Objectives of this task between FY03 and FY05:
To provide modeling and decision support capabilities for aquatic resources compatible with existing geographic information (GIS) frameworks to evaluate effectiveness (and ultimately cost-benefit) of restoration activities planned in Region 3, initially the Mid-Atlantic Highlands region. This includes the primary interests in evaluating riparian zone restoration (using Rosgen methods) and acid mine drainage remediation.
To develop methods that explicitly link process models and spatial analysis methods across spatial and temporal scales.
To identify knowledge and information gaps in the integration of REVA and process models that enable projections of future ecosystem state.
To create a new generation of quantitative environmental assessment tools that explicitly address issues of scale, are not restricted in extent of application, and enable efficient rescaling (both spatial and temporal).
This research supports long-term goals established in ORD's multi-year research plans for Both GPRA Goal 2 (Water Quality) and Goal 8.1.1 (Sound Science/Ecological Research). This research will provide the tools to assess and diagnose impairment in aquatic ecosystems and the sources of associated stressors and to forecast the ecological, economic and human health outcomes of alternative solutions. Central to this task (as described in Goal 8) is the development and demonstration of methods to the states, tribes and local managers to: (1) assess the condition of waterbodies in a scientifically-defensible and representative way while allowing for aggregation and assessment of trends at multiple scales, (2) diagnose cause and forecast future condition in a scientifically defensible fashion to more effectively protect and restore valued ecosystems, and (3) assess current and future ecological conditions, probable causes of impairments and management alternatives.

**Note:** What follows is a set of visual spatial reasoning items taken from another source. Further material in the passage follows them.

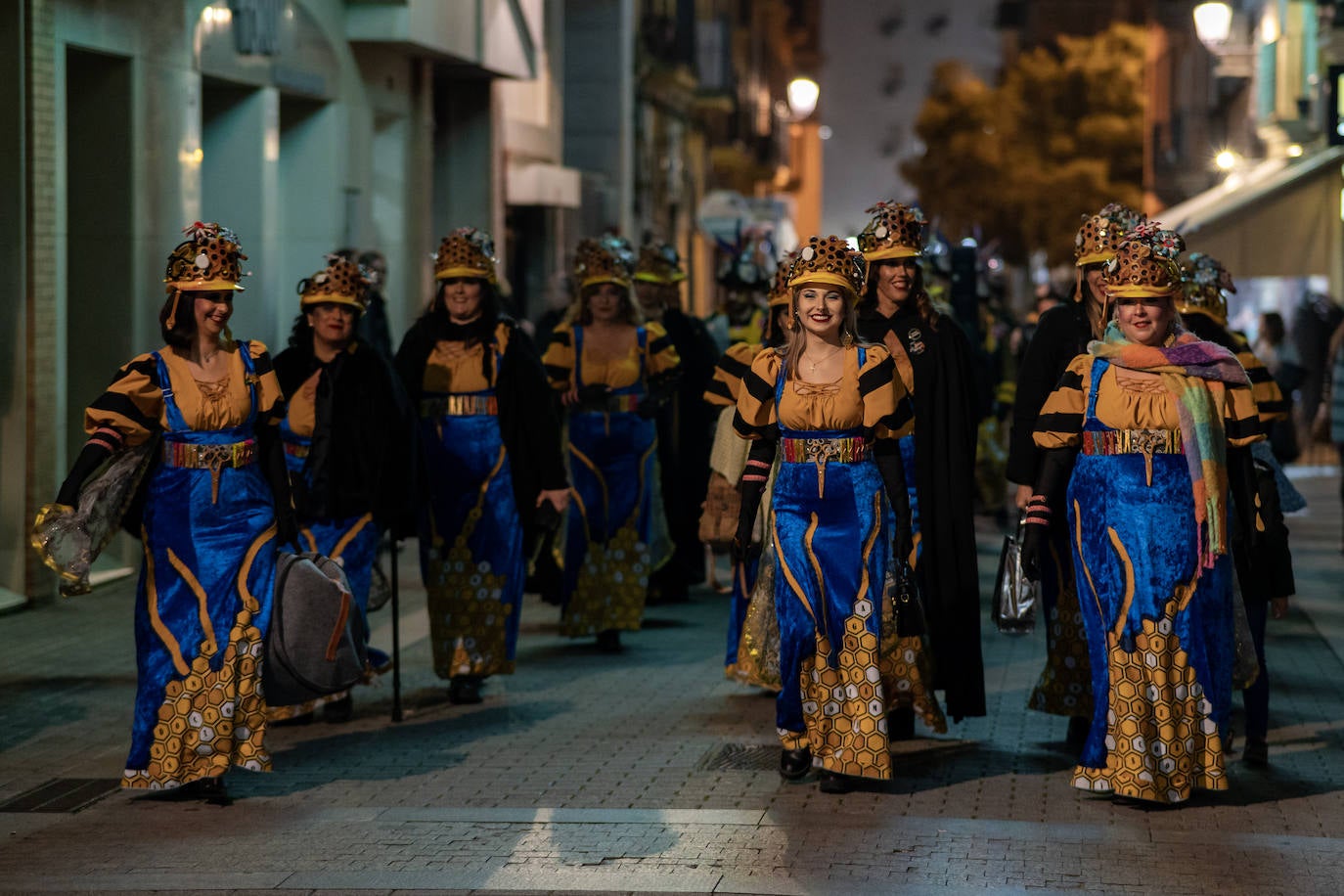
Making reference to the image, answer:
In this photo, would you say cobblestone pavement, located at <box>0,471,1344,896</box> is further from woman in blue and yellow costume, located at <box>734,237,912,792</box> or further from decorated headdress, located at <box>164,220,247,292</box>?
decorated headdress, located at <box>164,220,247,292</box>

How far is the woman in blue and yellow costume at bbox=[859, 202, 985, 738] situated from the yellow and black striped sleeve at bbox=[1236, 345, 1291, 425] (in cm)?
119

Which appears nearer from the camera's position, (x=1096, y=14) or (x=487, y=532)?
(x=487, y=532)

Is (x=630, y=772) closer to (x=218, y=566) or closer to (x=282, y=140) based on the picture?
(x=218, y=566)

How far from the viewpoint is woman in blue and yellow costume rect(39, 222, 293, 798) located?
8.27 metres

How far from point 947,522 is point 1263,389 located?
1.51 meters

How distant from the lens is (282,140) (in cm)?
1947

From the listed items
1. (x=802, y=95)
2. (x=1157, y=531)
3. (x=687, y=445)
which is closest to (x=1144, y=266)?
(x=1157, y=531)

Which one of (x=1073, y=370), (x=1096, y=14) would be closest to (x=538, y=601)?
(x=1073, y=370)

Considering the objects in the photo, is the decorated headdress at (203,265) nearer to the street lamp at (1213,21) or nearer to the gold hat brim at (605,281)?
the gold hat brim at (605,281)

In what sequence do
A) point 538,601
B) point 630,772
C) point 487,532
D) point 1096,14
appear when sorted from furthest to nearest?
point 1096,14 → point 538,601 → point 487,532 → point 630,772

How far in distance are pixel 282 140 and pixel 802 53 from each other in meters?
93.4

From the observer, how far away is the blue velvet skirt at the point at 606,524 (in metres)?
12.4

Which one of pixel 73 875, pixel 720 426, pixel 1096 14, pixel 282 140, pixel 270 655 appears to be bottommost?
pixel 73 875

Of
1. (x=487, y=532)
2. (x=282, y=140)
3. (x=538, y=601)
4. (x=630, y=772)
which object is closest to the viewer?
Result: (x=630, y=772)
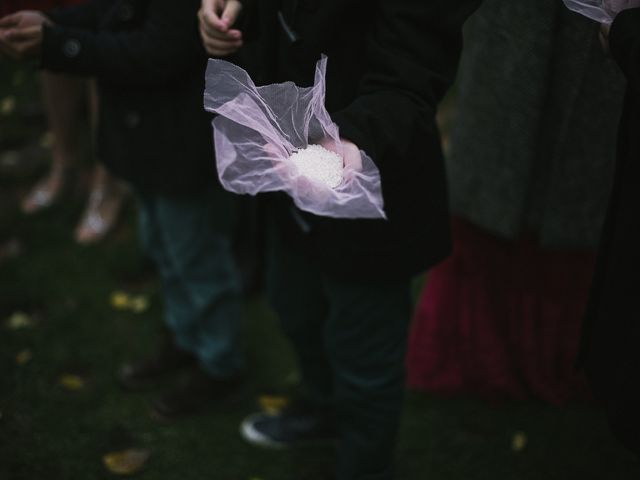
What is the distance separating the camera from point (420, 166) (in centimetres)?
138

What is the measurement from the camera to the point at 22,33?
161 cm

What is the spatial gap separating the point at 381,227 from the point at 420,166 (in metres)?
0.15

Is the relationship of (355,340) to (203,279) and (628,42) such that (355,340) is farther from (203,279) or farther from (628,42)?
(628,42)

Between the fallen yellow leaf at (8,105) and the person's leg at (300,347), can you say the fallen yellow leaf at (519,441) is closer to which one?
the person's leg at (300,347)

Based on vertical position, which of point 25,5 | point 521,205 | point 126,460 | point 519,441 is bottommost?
point 126,460

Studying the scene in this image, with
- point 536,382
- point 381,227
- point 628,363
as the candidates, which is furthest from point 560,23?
point 536,382

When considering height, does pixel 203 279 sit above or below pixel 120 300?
above

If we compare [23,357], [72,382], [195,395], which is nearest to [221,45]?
[195,395]

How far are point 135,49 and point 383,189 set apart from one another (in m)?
0.71

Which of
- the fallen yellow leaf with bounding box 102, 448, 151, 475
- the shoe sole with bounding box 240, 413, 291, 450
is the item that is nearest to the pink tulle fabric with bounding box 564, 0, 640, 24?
the shoe sole with bounding box 240, 413, 291, 450

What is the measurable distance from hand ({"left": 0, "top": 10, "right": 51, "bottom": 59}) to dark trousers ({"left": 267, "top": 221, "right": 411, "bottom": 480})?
0.73 metres

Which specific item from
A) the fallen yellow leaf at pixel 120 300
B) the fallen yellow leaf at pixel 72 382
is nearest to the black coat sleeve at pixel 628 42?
the fallen yellow leaf at pixel 72 382

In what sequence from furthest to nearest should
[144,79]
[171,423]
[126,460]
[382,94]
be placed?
1. [171,423]
2. [126,460]
3. [144,79]
4. [382,94]

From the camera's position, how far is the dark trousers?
150 centimetres
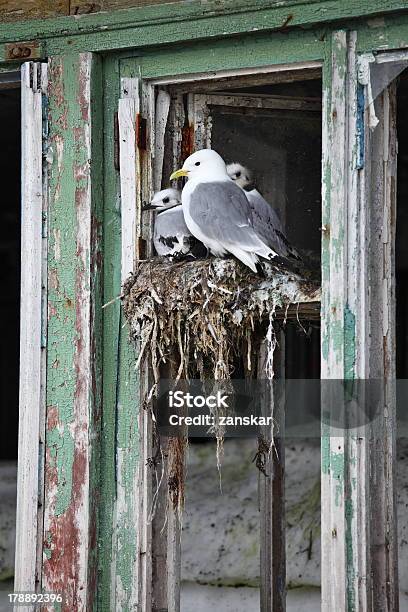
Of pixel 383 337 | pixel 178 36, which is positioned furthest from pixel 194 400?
pixel 178 36

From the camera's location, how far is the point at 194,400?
3918mm

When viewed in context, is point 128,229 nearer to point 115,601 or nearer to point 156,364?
point 156,364

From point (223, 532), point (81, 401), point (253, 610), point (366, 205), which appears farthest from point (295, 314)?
point (223, 532)

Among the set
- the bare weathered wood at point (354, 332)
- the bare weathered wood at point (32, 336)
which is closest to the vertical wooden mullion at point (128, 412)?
the bare weathered wood at point (32, 336)

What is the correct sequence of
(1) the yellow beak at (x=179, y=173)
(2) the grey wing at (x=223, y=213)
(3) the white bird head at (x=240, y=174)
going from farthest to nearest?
(3) the white bird head at (x=240, y=174)
(1) the yellow beak at (x=179, y=173)
(2) the grey wing at (x=223, y=213)

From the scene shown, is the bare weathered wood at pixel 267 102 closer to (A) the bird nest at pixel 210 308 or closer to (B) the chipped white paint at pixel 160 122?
(B) the chipped white paint at pixel 160 122

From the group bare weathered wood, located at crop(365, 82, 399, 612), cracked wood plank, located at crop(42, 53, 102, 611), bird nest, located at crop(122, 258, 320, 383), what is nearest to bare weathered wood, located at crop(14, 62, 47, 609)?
cracked wood plank, located at crop(42, 53, 102, 611)

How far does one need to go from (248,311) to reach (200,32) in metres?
0.88

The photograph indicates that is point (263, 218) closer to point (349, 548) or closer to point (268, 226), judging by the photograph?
point (268, 226)

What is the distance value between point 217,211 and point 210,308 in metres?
0.31

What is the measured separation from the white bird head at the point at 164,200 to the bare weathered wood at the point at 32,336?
37 centimetres

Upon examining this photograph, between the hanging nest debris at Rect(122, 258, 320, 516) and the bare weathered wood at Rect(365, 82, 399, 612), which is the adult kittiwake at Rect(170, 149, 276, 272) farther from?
the bare weathered wood at Rect(365, 82, 399, 612)

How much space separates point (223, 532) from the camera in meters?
6.34

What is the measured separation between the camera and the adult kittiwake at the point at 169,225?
12.7 feet
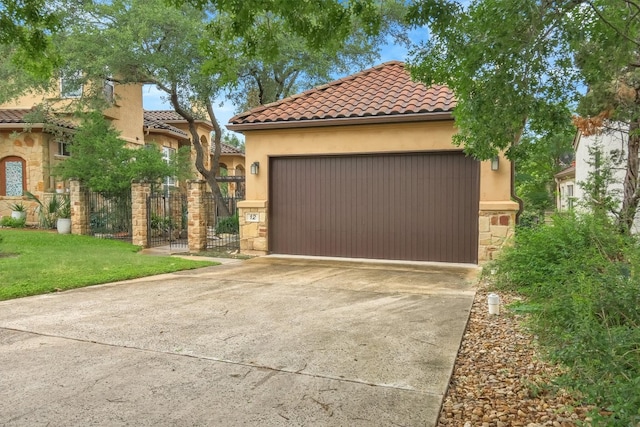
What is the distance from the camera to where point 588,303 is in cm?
369

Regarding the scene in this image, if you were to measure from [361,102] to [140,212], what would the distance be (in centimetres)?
690

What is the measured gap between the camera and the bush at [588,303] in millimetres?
2670

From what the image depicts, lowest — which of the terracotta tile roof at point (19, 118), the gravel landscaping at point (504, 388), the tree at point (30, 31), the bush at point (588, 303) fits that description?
the gravel landscaping at point (504, 388)

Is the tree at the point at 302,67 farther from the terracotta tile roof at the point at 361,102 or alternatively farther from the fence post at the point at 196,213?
the fence post at the point at 196,213

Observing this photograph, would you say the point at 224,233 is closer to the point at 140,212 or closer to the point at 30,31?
the point at 140,212

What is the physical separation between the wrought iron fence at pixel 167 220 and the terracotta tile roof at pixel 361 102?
177 inches

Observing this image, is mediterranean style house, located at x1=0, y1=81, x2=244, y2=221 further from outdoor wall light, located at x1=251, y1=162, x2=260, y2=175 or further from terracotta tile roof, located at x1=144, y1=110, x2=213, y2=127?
outdoor wall light, located at x1=251, y1=162, x2=260, y2=175

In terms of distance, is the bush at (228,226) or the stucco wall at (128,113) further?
the stucco wall at (128,113)

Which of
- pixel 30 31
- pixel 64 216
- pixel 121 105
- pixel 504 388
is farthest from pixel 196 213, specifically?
pixel 121 105

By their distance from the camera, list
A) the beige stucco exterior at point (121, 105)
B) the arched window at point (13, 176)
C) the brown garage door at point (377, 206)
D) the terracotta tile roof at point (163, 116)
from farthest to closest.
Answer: the terracotta tile roof at point (163, 116) < the beige stucco exterior at point (121, 105) < the arched window at point (13, 176) < the brown garage door at point (377, 206)

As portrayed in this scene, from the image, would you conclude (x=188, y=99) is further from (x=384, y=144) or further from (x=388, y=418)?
(x=388, y=418)

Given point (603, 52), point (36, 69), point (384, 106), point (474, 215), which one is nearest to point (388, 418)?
point (603, 52)

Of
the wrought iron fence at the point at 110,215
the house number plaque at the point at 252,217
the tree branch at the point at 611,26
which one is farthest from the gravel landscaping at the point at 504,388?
the wrought iron fence at the point at 110,215

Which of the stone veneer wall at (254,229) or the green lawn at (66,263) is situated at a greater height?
the stone veneer wall at (254,229)
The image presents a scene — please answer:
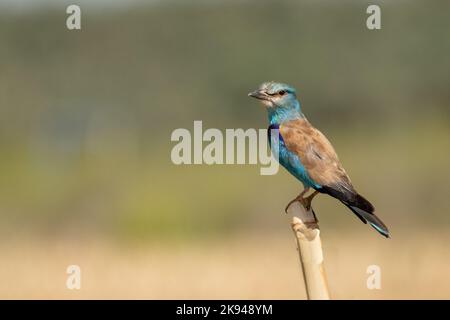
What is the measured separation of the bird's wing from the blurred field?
2.41m

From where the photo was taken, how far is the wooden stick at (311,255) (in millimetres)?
4340

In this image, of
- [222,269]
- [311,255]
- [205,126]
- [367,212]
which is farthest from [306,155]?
[205,126]

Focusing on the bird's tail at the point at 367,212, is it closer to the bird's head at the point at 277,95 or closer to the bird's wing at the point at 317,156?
the bird's wing at the point at 317,156

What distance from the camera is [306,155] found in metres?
6.23

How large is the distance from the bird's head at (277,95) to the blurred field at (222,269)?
91.8 inches

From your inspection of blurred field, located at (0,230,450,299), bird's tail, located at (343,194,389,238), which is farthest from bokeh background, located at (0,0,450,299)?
bird's tail, located at (343,194,389,238)

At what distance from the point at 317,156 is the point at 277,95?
2.24ft

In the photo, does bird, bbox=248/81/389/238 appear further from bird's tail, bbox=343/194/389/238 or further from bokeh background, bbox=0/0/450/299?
bokeh background, bbox=0/0/450/299

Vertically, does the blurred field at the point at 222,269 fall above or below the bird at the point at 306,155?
below

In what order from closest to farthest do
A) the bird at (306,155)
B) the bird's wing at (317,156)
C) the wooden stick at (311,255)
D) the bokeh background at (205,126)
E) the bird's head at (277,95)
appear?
the wooden stick at (311,255)
the bird at (306,155)
the bird's wing at (317,156)
the bird's head at (277,95)
the bokeh background at (205,126)

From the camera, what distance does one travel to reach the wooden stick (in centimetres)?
434

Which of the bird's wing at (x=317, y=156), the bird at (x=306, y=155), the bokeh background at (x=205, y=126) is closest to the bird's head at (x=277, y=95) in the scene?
the bird at (x=306, y=155)

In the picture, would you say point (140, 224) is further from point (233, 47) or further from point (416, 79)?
point (233, 47)

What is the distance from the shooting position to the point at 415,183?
1548 centimetres
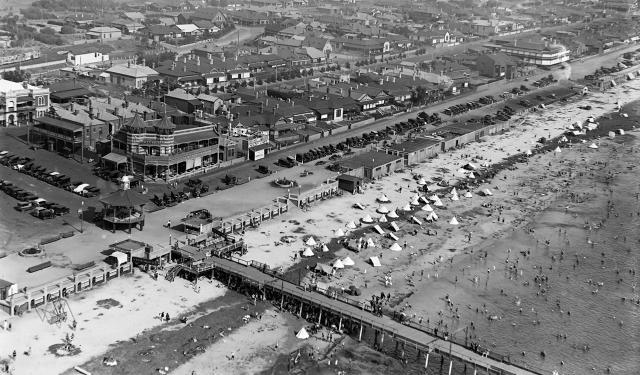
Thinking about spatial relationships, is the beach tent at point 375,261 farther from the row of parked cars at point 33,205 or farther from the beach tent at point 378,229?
the row of parked cars at point 33,205

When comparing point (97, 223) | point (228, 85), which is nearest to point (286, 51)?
point (228, 85)

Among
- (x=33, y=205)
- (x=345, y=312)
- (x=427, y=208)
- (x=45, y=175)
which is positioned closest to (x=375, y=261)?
(x=345, y=312)

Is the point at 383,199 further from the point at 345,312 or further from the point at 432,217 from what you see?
the point at 345,312

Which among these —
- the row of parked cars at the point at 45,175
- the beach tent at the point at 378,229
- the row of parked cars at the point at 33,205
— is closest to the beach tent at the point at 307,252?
the beach tent at the point at 378,229

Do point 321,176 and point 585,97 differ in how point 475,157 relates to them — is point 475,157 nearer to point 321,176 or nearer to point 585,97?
point 321,176

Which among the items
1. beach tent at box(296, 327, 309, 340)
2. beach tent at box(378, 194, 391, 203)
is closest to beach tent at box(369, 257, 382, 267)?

Over half of the streams in the Mid-Atlantic Highlands have fish communities that are in fair or poor condition, and the EPA concluded that physical habitat alteration represents the greatest potential stressor across this region. A quantitative method for relating habitat quality to biological endpoints is needed in order for managers and researchers to understand the link between this stressor and fish community condition. Here, a model of fish habitat suitability that was developed by the U.S. Fish and Wildlife Service is applied in this region. Longnose dace is used as an indicator species for the most sensitive component of the fish community. Habitat suitability for longnose dace is determined by stream depth, temperature, substrate type, and natural cover and shelter. Available stream data are used to calculate an overall measure of habitat suitability. The measure of habitat suitability is then incorporated into a stage-structured population dynamics model for longnose dace. It is assumed that habitat suitability affects the carrying capacity for fish in these streams. The longnose dace population model incorporates uncertainty to provide estimates of population size through time. The outcome of this work is a modeling tool that can forecast the risk of fish population decline, in response to habitat alteration, over various time frames. The general result from this work is important because it provides managers with a method to quantitatively incorporate biological endpoints into decision-making for TMDLs. Specific results for the Mid-Atlantic Highlands can allow managers, in particular the Canaan Valley Institute, an EPA partner, to evaluate the response of biological endpoints to stream management alternatives and restoration scenarios for streams of this region.